Phanor, who was reportedly homeless, was arrested the same day after using the stolen card at a Target store in Midtown Manhattan. He was also charged in connection with raping another woman on March 27 and attacking another on the East Side of Manhattan on a separate occasion.

Charges against him include sexually motivated robbery, robbery, grand larceny, strangulation, predatory sexual assault and criminal sex act.

Gabrielle Sumkin, 23, said she was the jogger who helped the victim after Thursday's incident.

The Greenwich Village resident said she was jogging on her usual route when she saw the distressed woman bleeding and covering her eyes with her hand. The victim could barely speak, according to the Good Samaritan.

"She was in workout clothes but they were kind of torn up, they were dirty, she wasn't wearing any shoes, she was just wearing one sock," she told the New York Post in an interview.

"This woman seemed like she was legitimately very hurt and it was clear that something had happened to her," Sumkin recalled.

She said she slowly went up to the victim and spoke to her.
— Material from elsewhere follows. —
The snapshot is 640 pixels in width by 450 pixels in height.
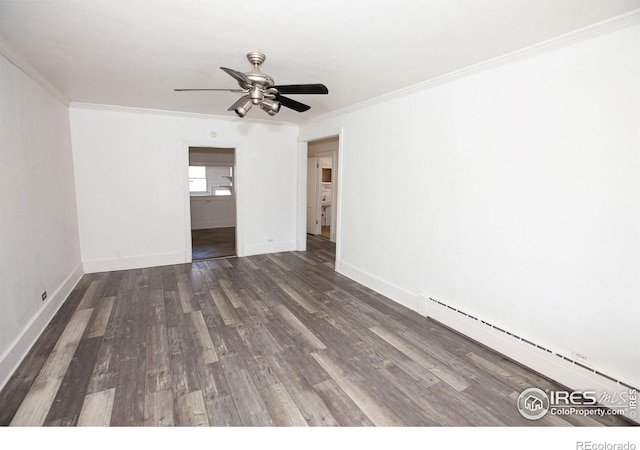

"She was just kind of saying 'I need help, I need help,'" she said.

"She had like clearly been through physical trauma," Sumkin added.

"I didn't want to ask her about what happened so I was just kind of asking, 'What can I do? I can call someone,' so I didn't really ask her, she was just kind of saying, 'I need help,' like repeatedly," she said further.

Sumkin waited with the woman until first responders arrived and then left the scene. It was only when she saw news reports about the incident that she found out the woman was raped.

Sickened by the news, Sumkin told ABC News, "It's disgusting. I'm a staunch feminist. I support women. People who commit crimes like that are at the absolute bottom of my list."